Теперь возьмем бесконечное множество натуральных чисел, с одной стороны, и бесконечное множество натуральных чисел, делящихся на два, — с другой. Какое из этих множеств будет больше? Никакое! Они равны! Бесконечность и там, и там. И это значит, что в бесконечности часть равна целому. Обычный счет закончился.
И как математика, говоря о бесконечности, попадает в область иных законов, так же и человек, говоря о морали, о грехах и добродетелях, попадает в иную область, туда, где маленькое стоит столько же, сколько и большое.
Вот теперь можно приблизиться к пониманию катастрофы, бывшей в раю, — к грехопадению.
Судя по-мирски, что такого страшного сделали эти первые люди? Такой ничтожный грех — и такое суровое наказание! Где же возвещаемая любовь, если Бог так суров? Но дело как раз в том, что малое равно большому там, где речь идет о грехах. В грехе прародителей, как дуб в желуде, уже были скрыты все грехи последующего человечества.
Понятен и евангельский максимализм, называющий прелюбодеем уже того, кто с вожделением смотрит на женщину. Грех, незримо совершаемый в духе, равен греху, вырвавшемуся наружу и ставшему видимым. Поэтому судимы мы будем не по делам, а по тайне сердца. «В день, когда, по благовествованию моему, Бог будет судить тайные дела человеков через Иисуса Христа» (Рим. 2: 16), — так об этом говорит апостол Павел.
Понятно, почему плакали о себе как о последних грешниках ушедшие подальше от мирских жилищ подвижники. Видя в себе семена греха, они прозревали в этих семенах жуткие плоды, просящиеся наружу, и это зрелище рождало нескончаемые слезы.
Итак, малое равно большому, и это смиряет нас при разговоре о грехах.
Но эти же мысли утешают нас при разговоре о добродетелях. Утешают, поскольку понятными становятся слова Господа о стакане воды, подав который, человек не потеряет своей награды. Становится понятной похвала бедной вдовице, положившей в сокровищницу церковную две мелкие монетки. В отношении добродетелей закон тождества между малым и большим работает с той же безотказностью.
Выводы из сказанного всяк человек способен сделать для себя сам.
Это может быть решение не браться за великие дела, но с большой любовью делать дела маленькие.
Это может быть пересмотр своей жизни на предмет обнаружения привычных греховных «мелочей» и попытка с ними расстаться. В любом случае это должно быть увеличение серьезности в отношении к жизни и внимания к себе.
Не нужно творить ничего великого, чтобы спастись. Не нужно творить ничего циклопически страшного, чтобы отпасть от Бога. И для того, и для другого довольно дел бытовых, незаметных, маленьких. Маленьких для нашего повседневного испорченного зрения и обретающих истинные масштабы при улучшении зрения под действием благодати.
Сиваш (12 июля 2011г.)
Человек погружен в историю. А история есть не что иное, как медленно и не для всех заметно сбывающиеся пророчества. Это не хаос, но движение к цели, вопреки препятствиям, возникшим из-за человеческого своеволия.

====================

Задание: Пожалуйста, укажите, что, согласно приведённому фрагменту, положила в сокровищницу церковную бедная вдовица.

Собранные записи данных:
====================

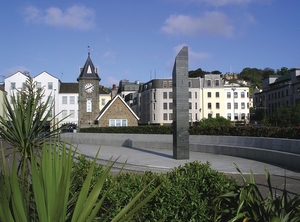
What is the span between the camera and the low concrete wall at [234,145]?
13.5 metres

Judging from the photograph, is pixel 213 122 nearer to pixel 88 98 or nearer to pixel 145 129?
pixel 145 129

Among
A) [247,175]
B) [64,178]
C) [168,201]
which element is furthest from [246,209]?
[247,175]

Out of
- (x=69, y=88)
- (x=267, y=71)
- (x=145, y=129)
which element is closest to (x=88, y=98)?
(x=69, y=88)

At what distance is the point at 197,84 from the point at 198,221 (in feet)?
242

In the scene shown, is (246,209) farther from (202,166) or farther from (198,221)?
(202,166)

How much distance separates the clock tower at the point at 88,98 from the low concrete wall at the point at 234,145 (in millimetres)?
19066

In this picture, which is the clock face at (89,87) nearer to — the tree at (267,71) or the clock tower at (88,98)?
the clock tower at (88,98)

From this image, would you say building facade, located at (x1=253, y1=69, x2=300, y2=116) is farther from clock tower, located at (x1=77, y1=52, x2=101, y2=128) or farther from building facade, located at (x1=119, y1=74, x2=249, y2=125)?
clock tower, located at (x1=77, y1=52, x2=101, y2=128)

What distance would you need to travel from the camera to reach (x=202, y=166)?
5.77 metres

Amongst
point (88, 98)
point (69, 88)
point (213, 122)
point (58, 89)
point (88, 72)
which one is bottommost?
point (213, 122)

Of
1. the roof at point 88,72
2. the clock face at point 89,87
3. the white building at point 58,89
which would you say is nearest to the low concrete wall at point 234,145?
the clock face at point 89,87

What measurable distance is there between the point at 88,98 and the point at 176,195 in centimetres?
4803

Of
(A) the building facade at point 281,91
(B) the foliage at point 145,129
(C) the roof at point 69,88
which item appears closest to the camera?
(B) the foliage at point 145,129

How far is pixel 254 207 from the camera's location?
13.9 ft
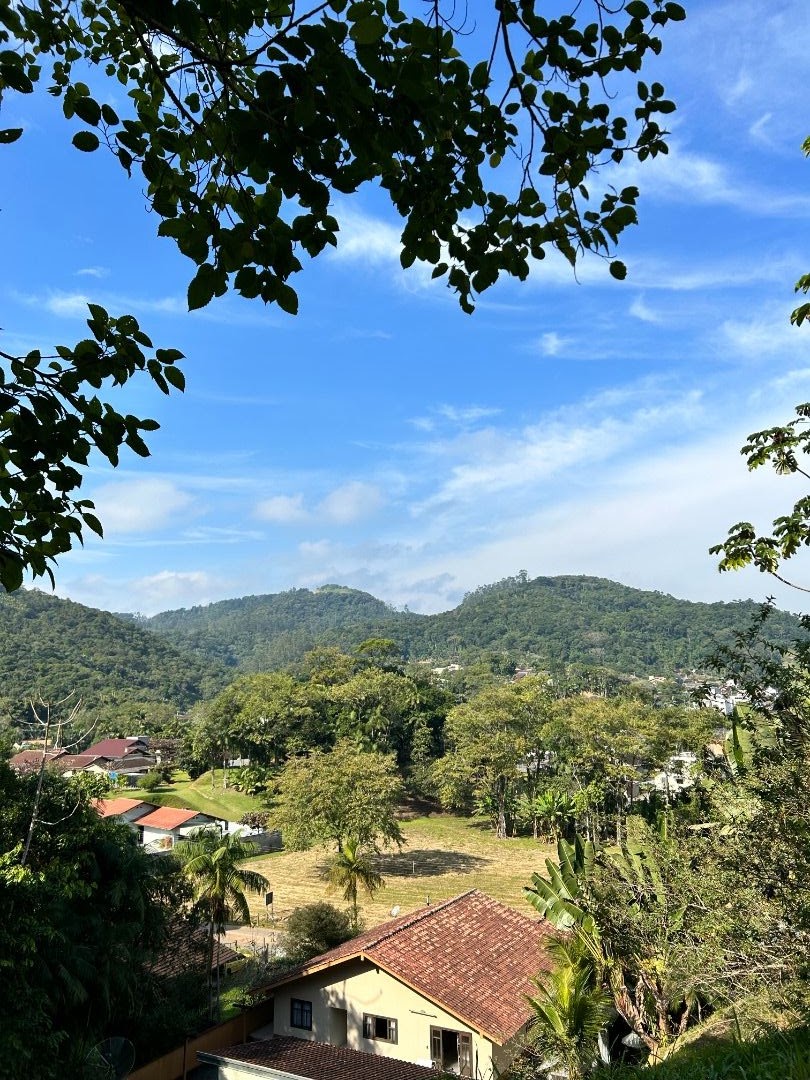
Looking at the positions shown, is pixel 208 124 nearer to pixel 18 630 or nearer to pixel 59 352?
pixel 59 352

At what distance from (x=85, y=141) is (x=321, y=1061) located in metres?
15.8

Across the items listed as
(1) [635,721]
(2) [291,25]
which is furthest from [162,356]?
(1) [635,721]

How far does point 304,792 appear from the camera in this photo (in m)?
29.5

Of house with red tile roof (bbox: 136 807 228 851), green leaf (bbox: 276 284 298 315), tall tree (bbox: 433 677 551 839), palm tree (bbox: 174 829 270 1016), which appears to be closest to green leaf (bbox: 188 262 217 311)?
green leaf (bbox: 276 284 298 315)

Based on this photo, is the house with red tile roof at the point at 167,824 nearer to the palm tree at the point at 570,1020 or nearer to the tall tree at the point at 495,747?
the tall tree at the point at 495,747

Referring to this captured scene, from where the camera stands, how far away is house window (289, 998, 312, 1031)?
16.0m

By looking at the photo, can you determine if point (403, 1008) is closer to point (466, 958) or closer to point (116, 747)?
point (466, 958)

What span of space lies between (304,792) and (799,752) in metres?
23.5

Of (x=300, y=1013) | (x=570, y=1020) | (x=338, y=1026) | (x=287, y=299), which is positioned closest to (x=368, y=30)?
(x=287, y=299)

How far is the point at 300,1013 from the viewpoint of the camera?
16188mm

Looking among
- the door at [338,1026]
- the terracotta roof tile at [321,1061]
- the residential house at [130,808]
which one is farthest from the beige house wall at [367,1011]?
the residential house at [130,808]

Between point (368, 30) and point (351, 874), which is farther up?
point (368, 30)

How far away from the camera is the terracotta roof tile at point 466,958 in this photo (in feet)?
46.1

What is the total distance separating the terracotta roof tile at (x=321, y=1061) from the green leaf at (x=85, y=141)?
14196 millimetres
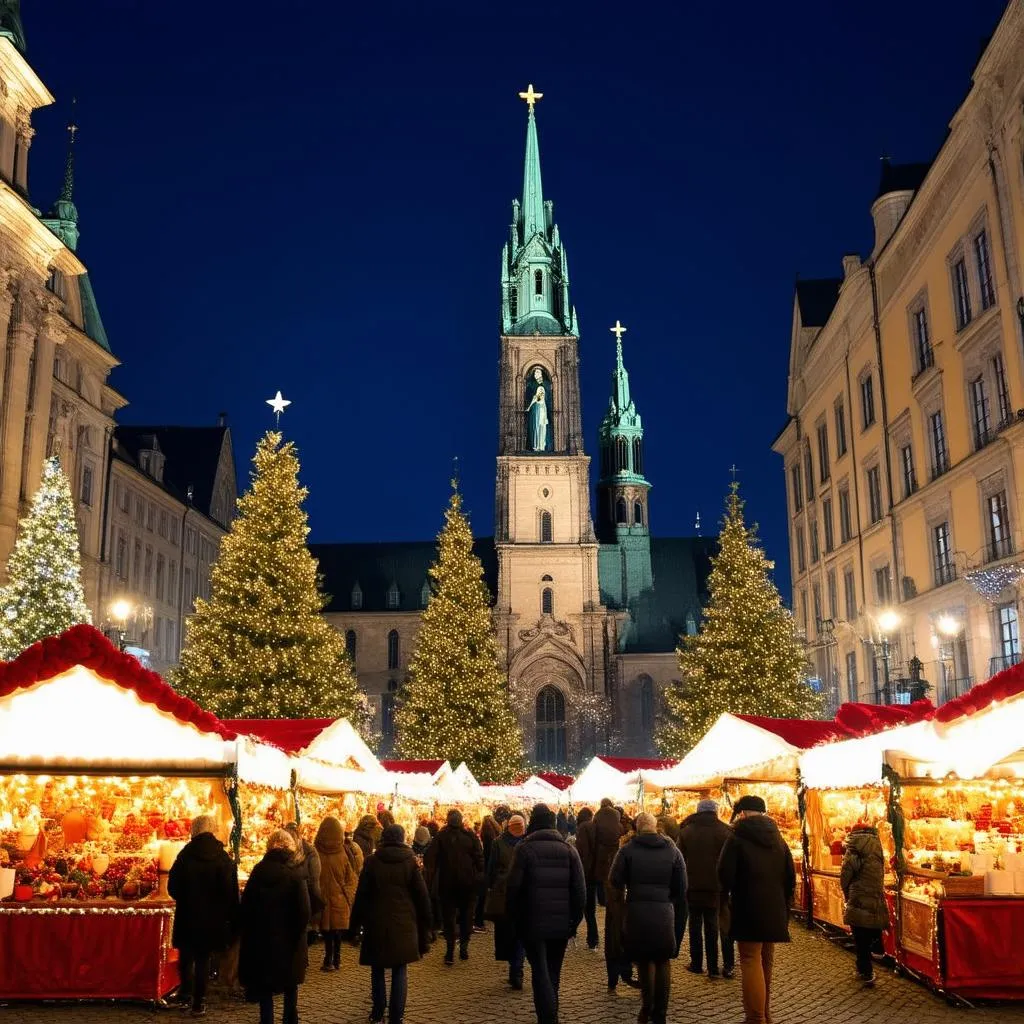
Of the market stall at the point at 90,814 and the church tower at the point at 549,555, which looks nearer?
the market stall at the point at 90,814

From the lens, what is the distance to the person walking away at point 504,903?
1238cm

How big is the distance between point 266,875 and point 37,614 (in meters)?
21.6

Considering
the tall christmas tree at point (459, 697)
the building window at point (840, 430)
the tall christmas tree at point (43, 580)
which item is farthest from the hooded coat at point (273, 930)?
the tall christmas tree at point (459, 697)

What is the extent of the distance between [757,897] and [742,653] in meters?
28.3

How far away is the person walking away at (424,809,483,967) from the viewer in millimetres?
14852

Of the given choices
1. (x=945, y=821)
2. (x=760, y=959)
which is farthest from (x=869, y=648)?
(x=760, y=959)

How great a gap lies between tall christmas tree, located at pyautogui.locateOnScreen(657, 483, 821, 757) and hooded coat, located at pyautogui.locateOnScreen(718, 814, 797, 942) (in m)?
27.2

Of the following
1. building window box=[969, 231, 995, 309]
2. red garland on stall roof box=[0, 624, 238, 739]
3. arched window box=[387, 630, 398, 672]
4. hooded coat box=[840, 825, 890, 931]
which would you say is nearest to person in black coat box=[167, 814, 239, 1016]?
red garland on stall roof box=[0, 624, 238, 739]

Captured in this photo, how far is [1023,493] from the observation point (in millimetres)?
23828

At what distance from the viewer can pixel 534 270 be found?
75688 mm

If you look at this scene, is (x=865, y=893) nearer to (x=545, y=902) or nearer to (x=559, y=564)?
(x=545, y=902)

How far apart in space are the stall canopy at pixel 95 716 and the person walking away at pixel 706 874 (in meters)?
5.24

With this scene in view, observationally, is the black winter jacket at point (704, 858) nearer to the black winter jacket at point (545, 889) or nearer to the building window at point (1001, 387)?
the black winter jacket at point (545, 889)

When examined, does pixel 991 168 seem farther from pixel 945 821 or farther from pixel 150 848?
pixel 150 848
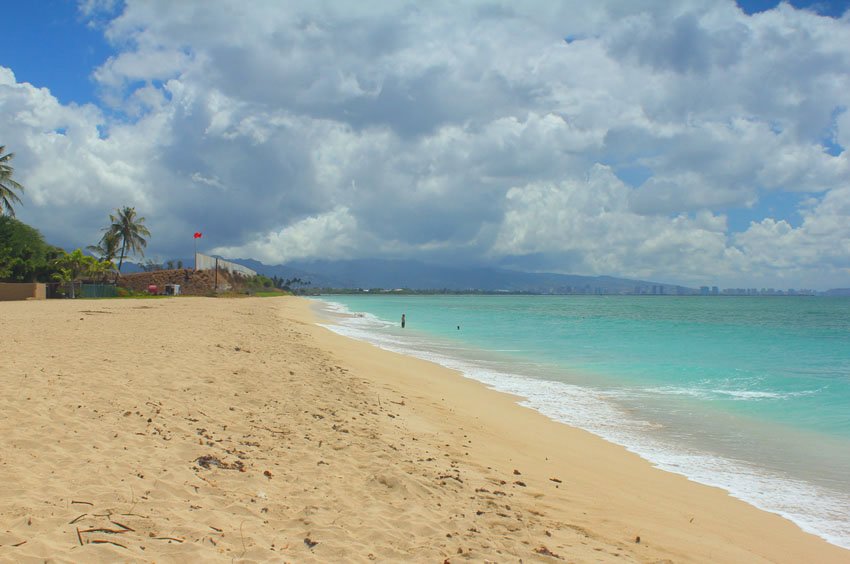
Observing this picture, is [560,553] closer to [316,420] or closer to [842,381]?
[316,420]

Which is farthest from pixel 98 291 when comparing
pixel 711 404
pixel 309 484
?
pixel 309 484

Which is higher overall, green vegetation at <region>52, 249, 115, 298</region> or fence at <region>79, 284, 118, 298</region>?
green vegetation at <region>52, 249, 115, 298</region>

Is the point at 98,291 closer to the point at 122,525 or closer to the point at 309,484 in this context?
the point at 309,484

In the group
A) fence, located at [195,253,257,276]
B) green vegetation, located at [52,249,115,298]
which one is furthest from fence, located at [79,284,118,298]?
fence, located at [195,253,257,276]

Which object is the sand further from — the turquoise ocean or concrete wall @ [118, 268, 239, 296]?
concrete wall @ [118, 268, 239, 296]

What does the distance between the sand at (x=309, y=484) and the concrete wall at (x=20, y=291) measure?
3916cm

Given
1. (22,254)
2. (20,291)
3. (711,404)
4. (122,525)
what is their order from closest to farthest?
1. (122,525)
2. (711,404)
3. (20,291)
4. (22,254)

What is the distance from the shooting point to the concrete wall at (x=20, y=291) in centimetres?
4109

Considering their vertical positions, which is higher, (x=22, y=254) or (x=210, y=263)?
(x=210, y=263)

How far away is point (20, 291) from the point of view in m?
41.9

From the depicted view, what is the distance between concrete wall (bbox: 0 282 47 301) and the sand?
128 feet

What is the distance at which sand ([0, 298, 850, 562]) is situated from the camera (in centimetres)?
396

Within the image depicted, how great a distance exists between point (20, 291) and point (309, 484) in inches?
1867

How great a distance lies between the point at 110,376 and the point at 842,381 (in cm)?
2213
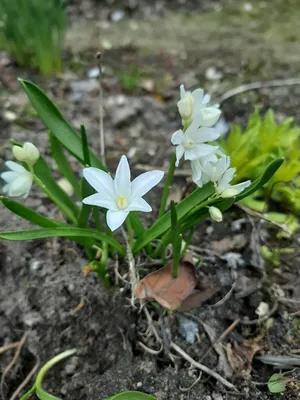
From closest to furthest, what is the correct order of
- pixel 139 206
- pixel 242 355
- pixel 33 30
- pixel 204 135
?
pixel 139 206 → pixel 204 135 → pixel 242 355 → pixel 33 30

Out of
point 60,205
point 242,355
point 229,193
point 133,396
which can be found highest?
point 229,193

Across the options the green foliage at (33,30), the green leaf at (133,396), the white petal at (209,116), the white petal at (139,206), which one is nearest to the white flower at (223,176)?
the white petal at (209,116)

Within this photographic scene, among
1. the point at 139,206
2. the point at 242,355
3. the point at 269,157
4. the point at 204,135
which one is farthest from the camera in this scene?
the point at 269,157

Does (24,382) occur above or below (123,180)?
below

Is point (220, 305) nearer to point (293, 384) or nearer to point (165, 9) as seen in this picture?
point (293, 384)

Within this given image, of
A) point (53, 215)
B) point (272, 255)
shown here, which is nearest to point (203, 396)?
point (272, 255)

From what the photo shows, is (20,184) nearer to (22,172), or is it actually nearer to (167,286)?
(22,172)

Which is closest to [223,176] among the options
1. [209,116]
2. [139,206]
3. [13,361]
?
[209,116]
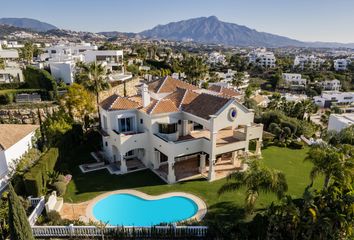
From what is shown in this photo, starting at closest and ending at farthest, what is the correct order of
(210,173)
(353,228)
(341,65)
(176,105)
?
1. (353,228)
2. (210,173)
3. (176,105)
4. (341,65)

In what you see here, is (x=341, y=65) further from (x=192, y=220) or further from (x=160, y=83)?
(x=192, y=220)

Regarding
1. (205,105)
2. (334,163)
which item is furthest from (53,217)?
(334,163)

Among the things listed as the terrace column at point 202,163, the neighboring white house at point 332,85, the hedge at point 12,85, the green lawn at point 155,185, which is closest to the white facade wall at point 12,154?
the green lawn at point 155,185

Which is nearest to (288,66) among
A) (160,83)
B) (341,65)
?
(341,65)

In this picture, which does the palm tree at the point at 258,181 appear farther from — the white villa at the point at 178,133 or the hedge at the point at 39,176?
the hedge at the point at 39,176

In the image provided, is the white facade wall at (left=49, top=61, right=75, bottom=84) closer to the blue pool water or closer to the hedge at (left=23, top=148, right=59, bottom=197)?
the hedge at (left=23, top=148, right=59, bottom=197)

====================

Ответ к упражнению: Две мелкие монетки.